* [DATA SUPPLIED]:
------------

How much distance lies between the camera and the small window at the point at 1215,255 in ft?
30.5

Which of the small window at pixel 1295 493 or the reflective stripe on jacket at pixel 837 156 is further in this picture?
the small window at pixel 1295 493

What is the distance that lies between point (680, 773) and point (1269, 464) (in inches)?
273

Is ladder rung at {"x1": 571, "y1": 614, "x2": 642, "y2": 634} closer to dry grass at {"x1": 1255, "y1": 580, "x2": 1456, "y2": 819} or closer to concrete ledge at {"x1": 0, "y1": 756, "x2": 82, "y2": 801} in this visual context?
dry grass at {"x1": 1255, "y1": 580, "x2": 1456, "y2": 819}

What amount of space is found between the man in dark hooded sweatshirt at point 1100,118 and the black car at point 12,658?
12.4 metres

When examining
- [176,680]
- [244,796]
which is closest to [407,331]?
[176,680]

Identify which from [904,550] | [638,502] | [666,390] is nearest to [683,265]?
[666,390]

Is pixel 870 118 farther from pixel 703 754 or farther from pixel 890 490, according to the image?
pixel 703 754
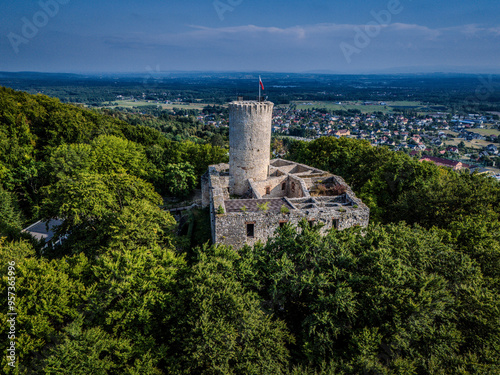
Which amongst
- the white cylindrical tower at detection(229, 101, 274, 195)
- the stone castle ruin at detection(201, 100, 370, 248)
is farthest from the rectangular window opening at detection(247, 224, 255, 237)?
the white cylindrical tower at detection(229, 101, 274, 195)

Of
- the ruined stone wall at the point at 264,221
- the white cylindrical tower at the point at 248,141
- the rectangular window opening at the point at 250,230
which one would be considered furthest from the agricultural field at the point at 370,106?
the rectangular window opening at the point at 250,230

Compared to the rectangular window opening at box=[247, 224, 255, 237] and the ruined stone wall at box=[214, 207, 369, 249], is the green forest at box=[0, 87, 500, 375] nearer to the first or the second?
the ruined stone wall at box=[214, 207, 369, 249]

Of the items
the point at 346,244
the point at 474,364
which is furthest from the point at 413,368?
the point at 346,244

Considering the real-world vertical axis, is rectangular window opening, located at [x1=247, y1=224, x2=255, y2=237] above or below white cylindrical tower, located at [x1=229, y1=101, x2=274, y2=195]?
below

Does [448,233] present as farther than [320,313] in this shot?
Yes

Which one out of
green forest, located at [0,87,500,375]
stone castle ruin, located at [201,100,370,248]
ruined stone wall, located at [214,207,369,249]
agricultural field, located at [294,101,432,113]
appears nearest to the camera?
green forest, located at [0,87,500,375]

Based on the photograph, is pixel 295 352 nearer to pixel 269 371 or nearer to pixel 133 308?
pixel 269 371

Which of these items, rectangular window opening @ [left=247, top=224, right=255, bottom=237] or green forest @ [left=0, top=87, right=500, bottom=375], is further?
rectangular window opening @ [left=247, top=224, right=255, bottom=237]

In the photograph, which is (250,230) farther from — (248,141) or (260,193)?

------------

Output the lines from the one containing "Which one out of" through the end of the entries, inclusive, as a Markdown table with columns "Row" and "Text". Omit blank lines.

| Row | Text |
|---|---|
| 1 | Which one out of |
| 2 | green forest, located at [0,87,500,375] |
| 3 | stone castle ruin, located at [201,100,370,248] |
| 4 | ruined stone wall, located at [214,207,369,249] |
| 5 | agricultural field, located at [294,101,432,113] |
| 6 | appears nearest to the camera? |
| 7 | green forest, located at [0,87,500,375] |
| 8 | Based on the photograph, is pixel 295 352 nearer to pixel 269 371 or nearer to pixel 133 308? |
| 9 | pixel 269 371 |
| 10 | Which of these items, rectangular window opening @ [left=247, top=224, right=255, bottom=237] or green forest @ [left=0, top=87, right=500, bottom=375], is further? |
| 11 | rectangular window opening @ [left=247, top=224, right=255, bottom=237] |
| 12 | In the photograph, which is (250,230) farther from — (248,141) or (260,193)? |